How does JAX work?

Author

Marie-Hélène Burle

Before using JAX, it is critical to understand its functioning: JAX architecture is at the core of its efficiency and flexibility, but also the cause of a number of constraints.

Map

Here is a schematic of JAX’s functioning:

tracer Tracing jaxpr Jaxpr (JAX expression) intermediate representation (IR) tracer->jaxpr jit Just-in-time (JIT) compilation hlo High-level optimized (HLO) program jit->hlo xla Accelerated Linear Algebra (XLA) CPU CPU xla->CPU GPU GPU xla->GPU TPU TPU xla->TPU transform Transformations py Pure Python functions py->tracer jaxpr->jit jaxpr->transform hlo->xla

Tracing

Tracing happens during the first call of a function.
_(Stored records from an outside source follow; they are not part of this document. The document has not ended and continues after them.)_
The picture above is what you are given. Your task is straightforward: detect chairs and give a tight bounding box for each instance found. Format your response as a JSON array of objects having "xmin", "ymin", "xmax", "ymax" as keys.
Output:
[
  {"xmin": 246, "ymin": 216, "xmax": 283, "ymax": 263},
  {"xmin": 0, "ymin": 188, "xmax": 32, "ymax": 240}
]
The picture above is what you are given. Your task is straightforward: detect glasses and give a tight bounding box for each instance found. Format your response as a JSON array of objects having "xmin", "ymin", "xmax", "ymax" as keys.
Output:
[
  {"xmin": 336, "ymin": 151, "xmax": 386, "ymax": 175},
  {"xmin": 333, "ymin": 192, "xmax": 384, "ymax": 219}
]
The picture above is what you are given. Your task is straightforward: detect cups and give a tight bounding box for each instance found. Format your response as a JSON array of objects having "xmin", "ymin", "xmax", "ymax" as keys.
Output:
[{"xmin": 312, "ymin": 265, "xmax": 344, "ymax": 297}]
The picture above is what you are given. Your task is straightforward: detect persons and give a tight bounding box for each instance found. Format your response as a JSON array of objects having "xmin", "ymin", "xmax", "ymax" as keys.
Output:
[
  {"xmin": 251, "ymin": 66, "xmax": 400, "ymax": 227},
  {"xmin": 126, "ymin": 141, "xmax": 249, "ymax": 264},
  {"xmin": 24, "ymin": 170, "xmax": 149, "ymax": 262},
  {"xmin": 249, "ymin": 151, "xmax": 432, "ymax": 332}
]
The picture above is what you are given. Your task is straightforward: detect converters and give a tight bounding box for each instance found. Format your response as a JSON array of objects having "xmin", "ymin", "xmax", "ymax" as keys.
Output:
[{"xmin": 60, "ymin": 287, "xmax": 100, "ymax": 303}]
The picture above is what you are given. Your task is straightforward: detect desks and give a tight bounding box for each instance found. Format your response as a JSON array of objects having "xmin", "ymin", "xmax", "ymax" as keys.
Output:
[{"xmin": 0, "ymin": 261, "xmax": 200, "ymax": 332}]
Tracer objects are wrapped around each argument and record all operations performed on them, creating a Jaxpr (JAX expression). It is this intermediate representation—rather than the Python code—that JAX then uses.

The tracer objects used to create the Jaxpr contain information about the shape and dtype of the initial Python arguments, but not their values. This means that new inputs with the same shape and dtype will use the cached compiled program directly, skipping the Python code entirely. Inputs with new shape and/or dtype will trigger tracing again (so the Python function gets executed again).

Function side-effects are not recorded by the tracers, which means that they are not part of the Jaxprs. They will be executed once (during tracing), but are thereafter absent from the cached compiled program.

Functions which use values outside of their arguments (e.g. values from the global environment) will not update the cache if such values change.

For these reasons, only functionally pure functions (functions without side effects and which do not rely on values outside their arguments) should be used with JAX.

Transformations

JAX is essentially a functional programming framework. Transformations are higher-order functions transforming Jaxprs.

Transformations are composable and include:

  • jax.grad(): creates a function that evaluates the gradient of the input function,
  • jax.vmap(): implementation of automatic vectorization,
  • jax.pmap(): implementation of data parallelism across processing units,

and finally, once other necessary transformations have been performed:

  • jax.jit(): just-in-time compilation for the XLA.

XLA

The XLA (Accelerated Linear Algebra) compiler takes JIT-compiled JAX programs and optimizes them for the available hardware (CPUs, GPUs, or TPUs).